Summary
In Staley v. Mayor (supra) it was said: "It often happens that a fall of rain is suddenly followed by severe cold, by reason of which the snow or ice is frozen to the sidewalk so that it is practically impossible to remove it until a thaw has come.
Summary of this case from Cupp v. City of ElmiraOpinion
February Term, 1899.
Theodore Connoly for the appellant.
Edward Swann, for the respondent.
On Sunday afternoon, the 30th day of December, 1894, the plaintiff while walking down Fifth avenue on the west side reached the crossing of Fifty-sixth street. That crossing was covered with ice and snow packed down and frozen in ridges along the crossing. The plaintiff observed the condition of the walk and sought for a place where she might cross with safety. She stepped carefully off from the curb, but just as she took the second step from the crossing, her foot slipped upon one of the ridges of ice and she fell and broke her leg. To recover the damages received by that fall she brought this action. Upon the trial she had a verdict, and a motion for a new trial made by the defendant upon the judge's minutes was denied. After the entry of judgment this appeal was taken from that judgment and order.
The injury was received between four and five o'clock in the afternoon. It appeared from the evidence of the plaintiff's witnesses that during the month of December down to the twenty-sixth the temperature had been above the freezing point nearly all the time. On the afternoon of the twenty-sixth a fall of snow began which continued until late in the night, when it turned to sleet and afterwards to rain, which ended about noon of the twenty-seventh, when a fall of snow began again which continued until half-past one of that day. The total fall of snow during the twenty-sixth and twenty-seventh was eight and two-tenths inches.

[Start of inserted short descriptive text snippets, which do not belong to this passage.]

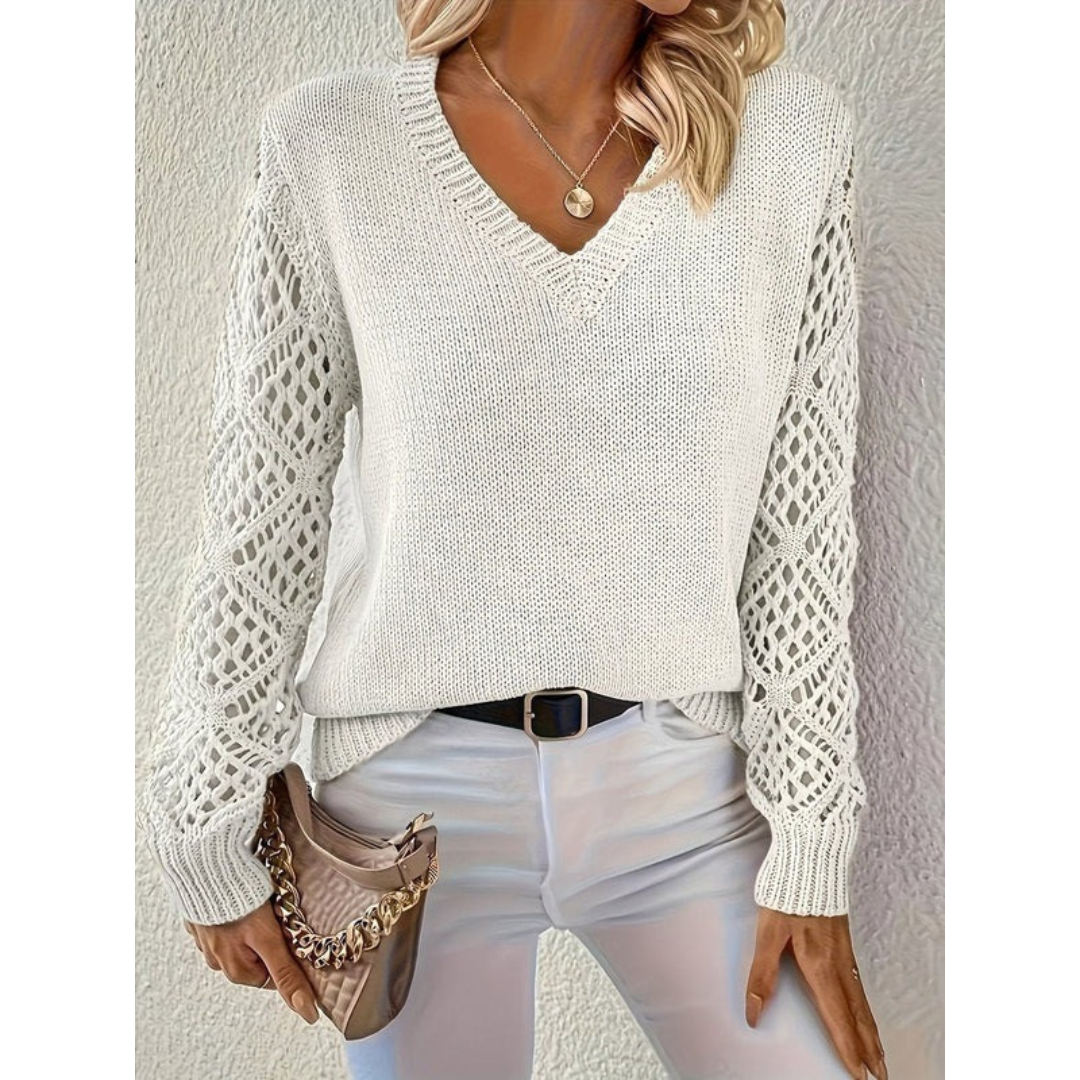 Pull en Maille à Col V pour Femme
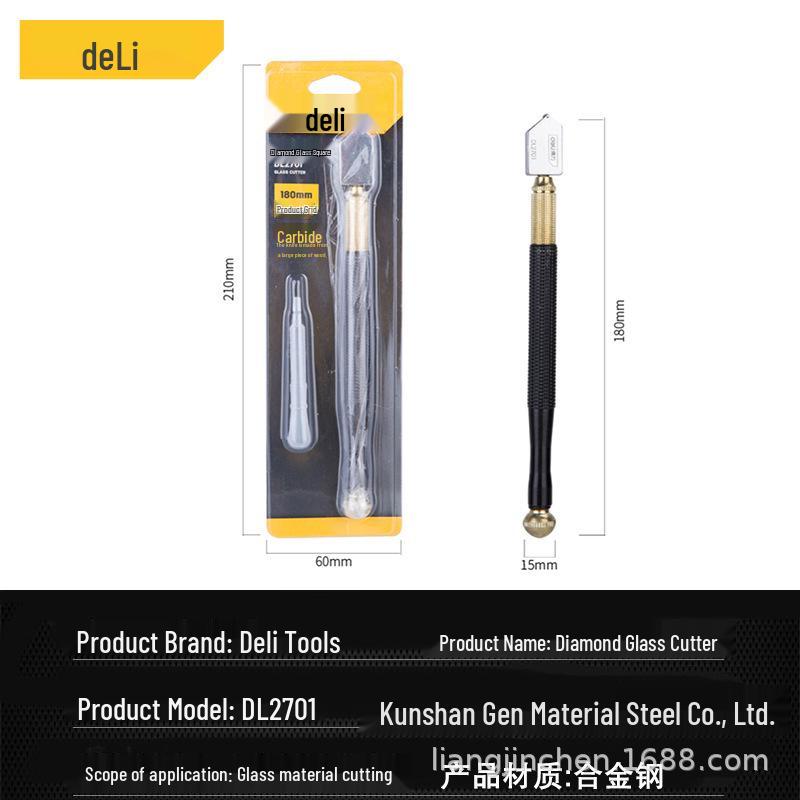 Deli Tools DL2701 Diamond Glass Cutter - Roller Type, Push-Pull Rotary Knife for Thick Glass and Tiles
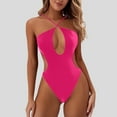 thumbnail image 2 of Womens One-Piece Swimsuits Solid Color Sexy Backless Monokini One Piece Swimsuit Women Swimwears Holiday Wear,Pink,S, 2 of 5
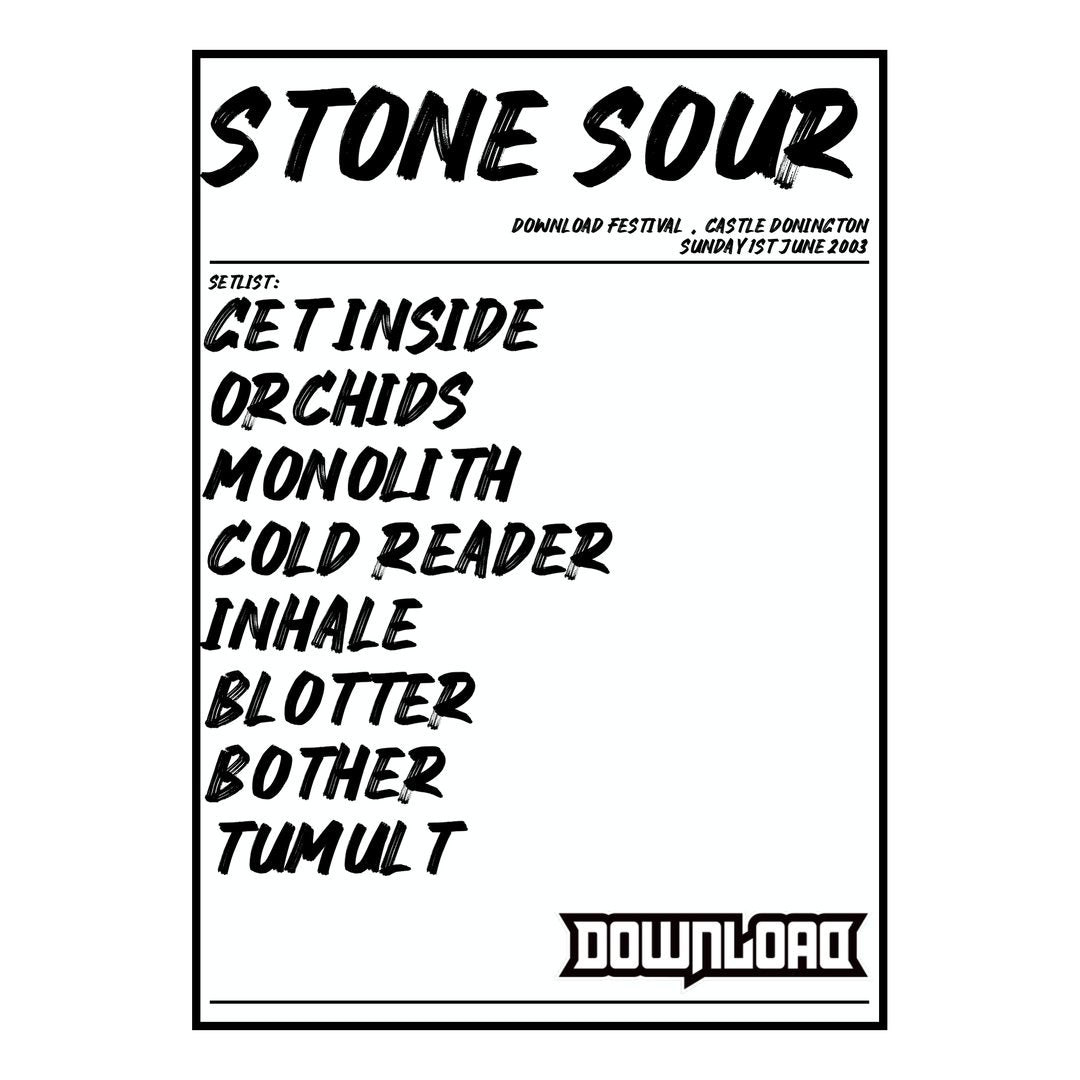 Stone Sour Castle Donington 1st June 2003 Setlist poster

On the twenty-seventh, after the snow fall ended, the thermometer began to fall so that at some time on that day it descended to sixteen degrees above zero, the mean temperature on that day being about twenty-eight degrees. The thermometer continued below freezing from the twenty-seventh down to the thirty-first, and there was no time during those days when the snow which fell on the twenty-seventh was not frozen to the sidewalks and streets. The plaintiff met with her accident on the crossing of the roadway of Fifty-sixth street. There was no loose snow there, but the crossing was covered, as has been stated, with frozen snow and ice so that it was slippery.
No claim is made by the appellant that the plaintiff was guilty of any contributory negligence in attempting to go over the crosswalk as she did, but a reversal is claimed solely upon the ground that the city was not guilty of negligence in permitting the crossing at Fifty-sixth street, upon which the plaintiff fell, to be incumbered with snow and ice while the temperature was so low that the coating adhered to the pavement and could not conveniently be removed. We think this contention is well founded. It is not necessary to consider precisely what duty is imposed upon a municipal corporation by way of keeping the street crossings in a safe condition for pedestrians who have occasion to use them. It is certainly no greater than the duty imposed upon them with reference to sidewalks. As to them the municipality is bound only to use reasonable care to keep them in a safe condition. It often happens that a fall of rain is suddenly followed by severe cold, by reason of which the snow or ice is frozen to the sidewalk so that it is practically impossible to remove it until a thaw has come. In such case the rule is that the municipality is not negligent in awaiting the thaw. The emergency is one which is common to every street in the city and which the corporation is powerless to remove; and the municipality may await, without negligence, a change of temperature which will remove the danger. ( Taylor v. City of Yonkers, 105 N.Y. 209.) The rule laid down in the case cited has since that time been invariably followed in the courts. The case at bar is controlled by the principle there established, and, applying that principle, we are quite clear that the city was not guilty of any negligence by reason of the facts made to appear by the plaintiff's witnesses.
It was erroneous, therefore, to refuse to dismiss the complaint because the defendant was not shown to have been guilty of negligence. For this error, the judgment and order must be reversed and a new trial granted, with costs to the appellant to abide the event of the action.
VAN BRUNT, P.J., BARRETT, PATTERSON and O'BRIEN, JJ., concurred.
Judgment and order reversed, new trial granted, costs to appellant to abide event.